Türkiye Çevre, Şehircilik ve İklim Değişikliği Bakanlığı, afet riski altındaki alanların dönüşümüne yardımcı olmak için 895 personel alımı yapacağını açıkladı. Karar, Bakanlığın esaslarında bu amaçla sözleşmeli personel kullanımına izin verecek değişiklikler yapıldıktan sonra geldi.
Yeni yönetmelik Resmi Gazete’de yayımlandı ve hemen yürürlüğe girmesi planlanıyor. Daha önce afet risk yönetimi için ihtiyaç duyulan personel sayısı 380 olarak açıklanırken, şimdi bu sayı 895’e çıkarıldı.
Bakanlık kadroları belirledi
İstihdam edilecek personel 542 mühendis, 110 mimar, 102 şehir ve bölge plancısı, 76 avukat ve 65 uzmandan oluşacak. Bu kişiler sel, deprem ve toprak kayması gibi afet riski taşıyan alanların dönüştürülmesinde çok önemli bir rol oynayacaktır.

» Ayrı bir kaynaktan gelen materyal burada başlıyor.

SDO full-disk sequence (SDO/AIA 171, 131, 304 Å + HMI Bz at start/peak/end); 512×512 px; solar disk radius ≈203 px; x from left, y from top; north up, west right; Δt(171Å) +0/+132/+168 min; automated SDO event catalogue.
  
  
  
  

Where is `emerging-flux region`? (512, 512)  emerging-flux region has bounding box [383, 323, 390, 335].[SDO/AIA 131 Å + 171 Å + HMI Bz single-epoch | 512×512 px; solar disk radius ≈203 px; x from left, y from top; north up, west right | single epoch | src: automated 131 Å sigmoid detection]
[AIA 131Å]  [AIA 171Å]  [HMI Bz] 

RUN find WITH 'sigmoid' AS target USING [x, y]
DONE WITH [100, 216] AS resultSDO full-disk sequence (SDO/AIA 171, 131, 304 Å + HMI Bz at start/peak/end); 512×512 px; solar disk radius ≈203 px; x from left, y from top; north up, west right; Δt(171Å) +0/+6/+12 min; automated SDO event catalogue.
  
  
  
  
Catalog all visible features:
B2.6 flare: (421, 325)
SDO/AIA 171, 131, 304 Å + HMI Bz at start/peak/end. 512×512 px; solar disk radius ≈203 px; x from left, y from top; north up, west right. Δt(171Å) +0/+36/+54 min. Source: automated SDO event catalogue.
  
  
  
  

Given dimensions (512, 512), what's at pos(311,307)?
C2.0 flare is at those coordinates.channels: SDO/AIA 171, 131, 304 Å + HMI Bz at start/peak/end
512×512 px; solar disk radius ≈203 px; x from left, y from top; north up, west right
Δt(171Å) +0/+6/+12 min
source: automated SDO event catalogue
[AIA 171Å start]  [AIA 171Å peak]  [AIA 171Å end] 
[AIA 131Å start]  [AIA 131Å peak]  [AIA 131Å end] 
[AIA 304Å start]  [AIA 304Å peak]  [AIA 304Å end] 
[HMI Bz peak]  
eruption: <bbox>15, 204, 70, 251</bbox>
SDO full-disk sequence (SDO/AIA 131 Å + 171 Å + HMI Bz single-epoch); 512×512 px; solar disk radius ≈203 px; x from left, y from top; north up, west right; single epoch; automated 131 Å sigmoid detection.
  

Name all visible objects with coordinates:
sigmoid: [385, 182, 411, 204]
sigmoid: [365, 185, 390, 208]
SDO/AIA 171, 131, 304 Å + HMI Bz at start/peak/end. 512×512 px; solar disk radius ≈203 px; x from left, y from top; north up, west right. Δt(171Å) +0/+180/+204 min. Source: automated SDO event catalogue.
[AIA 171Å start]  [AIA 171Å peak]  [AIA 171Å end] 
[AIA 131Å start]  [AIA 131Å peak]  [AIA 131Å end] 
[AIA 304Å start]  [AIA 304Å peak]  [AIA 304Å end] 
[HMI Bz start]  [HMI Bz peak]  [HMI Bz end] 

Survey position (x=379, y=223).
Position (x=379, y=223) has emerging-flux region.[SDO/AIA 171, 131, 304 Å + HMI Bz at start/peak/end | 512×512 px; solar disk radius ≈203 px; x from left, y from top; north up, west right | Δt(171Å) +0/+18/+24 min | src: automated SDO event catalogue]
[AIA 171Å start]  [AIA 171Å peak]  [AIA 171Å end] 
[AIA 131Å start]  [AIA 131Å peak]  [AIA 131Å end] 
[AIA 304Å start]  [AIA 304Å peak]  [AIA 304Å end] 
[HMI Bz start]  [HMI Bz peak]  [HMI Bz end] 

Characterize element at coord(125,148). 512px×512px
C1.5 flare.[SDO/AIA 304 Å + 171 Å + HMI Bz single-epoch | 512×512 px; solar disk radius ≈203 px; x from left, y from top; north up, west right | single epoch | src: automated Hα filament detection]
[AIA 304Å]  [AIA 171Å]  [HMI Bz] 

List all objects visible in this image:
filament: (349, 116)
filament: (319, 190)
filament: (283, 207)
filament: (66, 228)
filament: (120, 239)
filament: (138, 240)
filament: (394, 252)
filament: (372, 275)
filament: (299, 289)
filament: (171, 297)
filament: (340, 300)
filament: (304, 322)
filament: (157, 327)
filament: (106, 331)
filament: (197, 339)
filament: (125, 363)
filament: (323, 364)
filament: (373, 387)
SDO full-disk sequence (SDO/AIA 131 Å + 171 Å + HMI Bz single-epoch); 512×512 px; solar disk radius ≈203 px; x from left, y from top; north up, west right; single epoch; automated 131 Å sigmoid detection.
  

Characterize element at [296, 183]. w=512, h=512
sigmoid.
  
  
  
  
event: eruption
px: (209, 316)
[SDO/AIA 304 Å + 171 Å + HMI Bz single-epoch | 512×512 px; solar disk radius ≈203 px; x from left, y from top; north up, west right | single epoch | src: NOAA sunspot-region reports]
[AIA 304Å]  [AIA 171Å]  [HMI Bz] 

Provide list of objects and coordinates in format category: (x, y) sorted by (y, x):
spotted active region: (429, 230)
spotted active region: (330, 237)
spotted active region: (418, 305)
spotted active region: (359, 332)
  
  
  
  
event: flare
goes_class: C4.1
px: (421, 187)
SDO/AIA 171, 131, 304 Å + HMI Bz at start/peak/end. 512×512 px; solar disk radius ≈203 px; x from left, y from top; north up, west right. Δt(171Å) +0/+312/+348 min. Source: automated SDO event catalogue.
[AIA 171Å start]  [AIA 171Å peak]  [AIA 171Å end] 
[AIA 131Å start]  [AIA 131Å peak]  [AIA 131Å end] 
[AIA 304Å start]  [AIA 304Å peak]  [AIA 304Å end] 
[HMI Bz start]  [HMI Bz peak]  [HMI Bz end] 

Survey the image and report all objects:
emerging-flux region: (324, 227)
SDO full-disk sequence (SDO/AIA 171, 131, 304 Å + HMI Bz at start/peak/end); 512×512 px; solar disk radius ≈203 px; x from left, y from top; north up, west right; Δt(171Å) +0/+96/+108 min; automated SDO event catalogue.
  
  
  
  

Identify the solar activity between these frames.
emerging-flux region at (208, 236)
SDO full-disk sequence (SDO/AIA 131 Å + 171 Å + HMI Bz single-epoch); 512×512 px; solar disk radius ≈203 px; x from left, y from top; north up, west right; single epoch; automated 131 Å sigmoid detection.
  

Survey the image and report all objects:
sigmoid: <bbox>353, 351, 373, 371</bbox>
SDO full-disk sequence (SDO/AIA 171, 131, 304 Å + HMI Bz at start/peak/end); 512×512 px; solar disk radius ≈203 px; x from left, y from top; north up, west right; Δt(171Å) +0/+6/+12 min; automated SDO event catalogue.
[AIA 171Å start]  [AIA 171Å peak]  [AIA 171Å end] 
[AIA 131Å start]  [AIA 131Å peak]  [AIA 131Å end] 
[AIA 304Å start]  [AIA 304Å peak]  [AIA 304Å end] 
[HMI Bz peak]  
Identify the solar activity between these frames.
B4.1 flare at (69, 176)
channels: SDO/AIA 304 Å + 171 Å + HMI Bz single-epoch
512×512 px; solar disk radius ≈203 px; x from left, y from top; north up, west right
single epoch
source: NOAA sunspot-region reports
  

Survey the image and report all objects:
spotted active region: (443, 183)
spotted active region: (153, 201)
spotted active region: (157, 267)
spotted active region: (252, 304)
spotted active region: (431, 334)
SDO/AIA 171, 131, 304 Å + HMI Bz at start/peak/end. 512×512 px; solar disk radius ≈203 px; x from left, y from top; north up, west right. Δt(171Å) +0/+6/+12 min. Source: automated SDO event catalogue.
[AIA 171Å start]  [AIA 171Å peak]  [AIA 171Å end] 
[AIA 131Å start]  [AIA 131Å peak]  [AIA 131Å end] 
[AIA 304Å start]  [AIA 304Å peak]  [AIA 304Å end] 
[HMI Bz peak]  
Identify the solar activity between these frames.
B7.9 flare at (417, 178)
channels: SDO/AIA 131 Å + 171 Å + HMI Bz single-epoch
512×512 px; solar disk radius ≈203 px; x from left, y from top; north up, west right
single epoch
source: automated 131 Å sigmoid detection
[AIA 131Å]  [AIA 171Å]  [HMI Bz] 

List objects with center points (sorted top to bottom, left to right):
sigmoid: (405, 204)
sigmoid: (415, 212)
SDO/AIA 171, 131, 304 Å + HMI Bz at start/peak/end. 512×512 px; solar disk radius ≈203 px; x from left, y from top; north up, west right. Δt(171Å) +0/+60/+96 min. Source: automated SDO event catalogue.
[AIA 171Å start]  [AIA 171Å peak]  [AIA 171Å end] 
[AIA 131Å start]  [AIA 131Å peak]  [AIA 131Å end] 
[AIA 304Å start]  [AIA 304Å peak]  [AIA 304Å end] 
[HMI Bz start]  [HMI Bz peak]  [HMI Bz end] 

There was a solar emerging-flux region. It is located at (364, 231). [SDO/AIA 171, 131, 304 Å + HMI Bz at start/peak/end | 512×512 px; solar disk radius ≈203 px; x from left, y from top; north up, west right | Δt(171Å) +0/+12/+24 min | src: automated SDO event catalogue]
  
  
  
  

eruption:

Bakanlık, istihdam edilecek personelin şartlarında ve seçim usullerinde değişiklik yapılabileceğini bildirdi. Bu, nitelikler, iş deneyimi ve dönüşüm çabalarının başarısını etkileyebilecek diğer faktörler için yeni kriterleri içerebilir.
Yüzlerce personel alınacak
Son yıllarda Türkiye, sel, deprem ve orman yangınları da dahil olmak üzere bir dizi afetle karşı karşıya kaldı. Bu olaylar, gelişmiş afet risk yönetimi ve gelecekteki acil durumlar için daha iyi hazırlık ihtiyacının altını çizmiştir. Bakanlığın bu sürece dahil olan personel sayısını artırma kararı, doğru yönde atılmış bir adımdır, çünkü bu, risk altındaki alanların doğru bir şekilde belirlenmesini ve afetlerin etkisini azaltmak için dönüştürülmesini sağlamaya yardımcı olacaktır.
Alım sürecinin yakında başlaması bekleniyor ve Bakanlık, nitelikli kişileri pozisyonlara başvurmaya çağırdı. Bu, mühendisler, mimarlar, planlamacılar, avukatlar ve uzmanlar için topluluklarını afetlerin yıkıcı etkilerinden korumada hayati bir rol oynamaları için eşsiz bir fırsattır.
Genel olarak bakıldığında, Bakanlığın afet risk yönetiminde görev alan personel sayısını artırma kararı Türkiye için olumlu bir gelişmedir. Afete hazırlık ve müdahale konusunda proaktif bir yaklaşım benimseyen ülke, gelecekteki afetlerin etkisini en aza indirebilir ve vatandaşlarının yaşamlarını ve geçim kaynaklarını koruyabilir.